The first step in creating an effective sales compensation system is to develop a strategy that is derived from the objectives of the organization and its business strategy and that is a good fit to the context within which the organization operates. The importance of sales will depend on that context. A monopoly with no substitutes for its products may view sales as automatic and requiring no special effort. An organization selling a product that is a commodity, with many competitors, may view sales as its primary focus… its ticket to survival. How important sales are to an organization should determine the resources committed to generating sales and the amount of attention paid to how much and how salespeople are compensated.
Given these realities, it is necessary to define the context within which sales activities are performed and to formulate a “good fit” sales strategy. The context is defined by a number of considerations:
- the nature of the product(s) the organization has to offer in the market: the economics associated with it; its competitiveness with others providing it; the existence of substitutes; brand recognition and strength; current market share
- the nature of the customer: the needs and priorities of potential buyers; the image of the product with prospects; economic ability of prospects to afford it; value of the product to customers; existing customer loyalty; significance of product relative to customers’ total purchases
- the nature of the sales process: typical timeframe; sales channels; role of various sales and support personnel in making the sale; points of contact in the organization
- the nature of the labor market for sales personnel; how much and how competitive organizations pay; the supply of the needed knowledge/skills; the demand for critical knowledge/ skills; current and evolving competitive conditions in the industry
While all of these are important considerations understanding the role of sales personnel is perhaps the most critical. In some instances, the “sales representatives” serve as relationship builders and conveyors of product information (e.g., pharmaceutical reps calling on doctors). In other situations, the representative makes the sale (e.g., call center outbound sales personnel). With the advent of new technology many sales personnel never see the customer (e.g., outbound telemarketing reps), while others practically live with the customer over extended periods (e.g., reps selling enterprise-wide IT systems).

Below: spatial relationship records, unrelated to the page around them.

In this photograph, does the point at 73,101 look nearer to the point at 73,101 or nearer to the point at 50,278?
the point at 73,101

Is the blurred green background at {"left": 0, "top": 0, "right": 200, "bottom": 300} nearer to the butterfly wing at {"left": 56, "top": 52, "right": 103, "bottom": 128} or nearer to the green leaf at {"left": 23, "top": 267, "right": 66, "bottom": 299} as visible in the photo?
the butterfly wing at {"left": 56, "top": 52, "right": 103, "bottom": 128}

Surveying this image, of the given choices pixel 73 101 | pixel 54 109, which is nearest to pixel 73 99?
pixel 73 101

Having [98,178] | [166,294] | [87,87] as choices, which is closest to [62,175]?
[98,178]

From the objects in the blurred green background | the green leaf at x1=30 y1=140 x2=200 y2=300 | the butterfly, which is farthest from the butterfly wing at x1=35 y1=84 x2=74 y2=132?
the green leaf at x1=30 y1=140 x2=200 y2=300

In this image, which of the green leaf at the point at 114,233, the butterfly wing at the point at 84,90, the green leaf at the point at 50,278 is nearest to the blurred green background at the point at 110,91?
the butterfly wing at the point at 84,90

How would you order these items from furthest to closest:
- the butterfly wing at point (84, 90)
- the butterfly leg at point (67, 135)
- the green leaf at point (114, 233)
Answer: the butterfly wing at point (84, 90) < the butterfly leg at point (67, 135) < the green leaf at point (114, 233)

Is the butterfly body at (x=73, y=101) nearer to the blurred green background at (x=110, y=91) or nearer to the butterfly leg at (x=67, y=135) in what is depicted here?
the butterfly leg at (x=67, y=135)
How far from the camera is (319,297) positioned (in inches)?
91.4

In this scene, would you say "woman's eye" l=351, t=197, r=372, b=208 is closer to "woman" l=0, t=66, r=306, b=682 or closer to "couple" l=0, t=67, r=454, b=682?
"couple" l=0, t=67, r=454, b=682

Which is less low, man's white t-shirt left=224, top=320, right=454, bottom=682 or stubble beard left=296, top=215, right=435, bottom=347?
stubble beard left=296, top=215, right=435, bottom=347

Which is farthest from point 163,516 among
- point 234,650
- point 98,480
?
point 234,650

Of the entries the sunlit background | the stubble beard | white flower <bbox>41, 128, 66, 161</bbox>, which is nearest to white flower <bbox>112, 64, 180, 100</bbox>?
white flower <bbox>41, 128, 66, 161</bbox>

Given the wide range of variability in the role played by sales personnel it is typically folly to attempt to mimic what other organizations are doing with the sales plans. Certainly a program designer must be aware of the compensation levels offered by competitive organizations, to ensure the program will attract and retain the quality of personnel required for success. 95% of getting it right is by understanding the role played by sales personnel and the significance of that role. Once that is understood the organization can determine what would constitute the ideal package of behaviors and results expected of the sales personnel.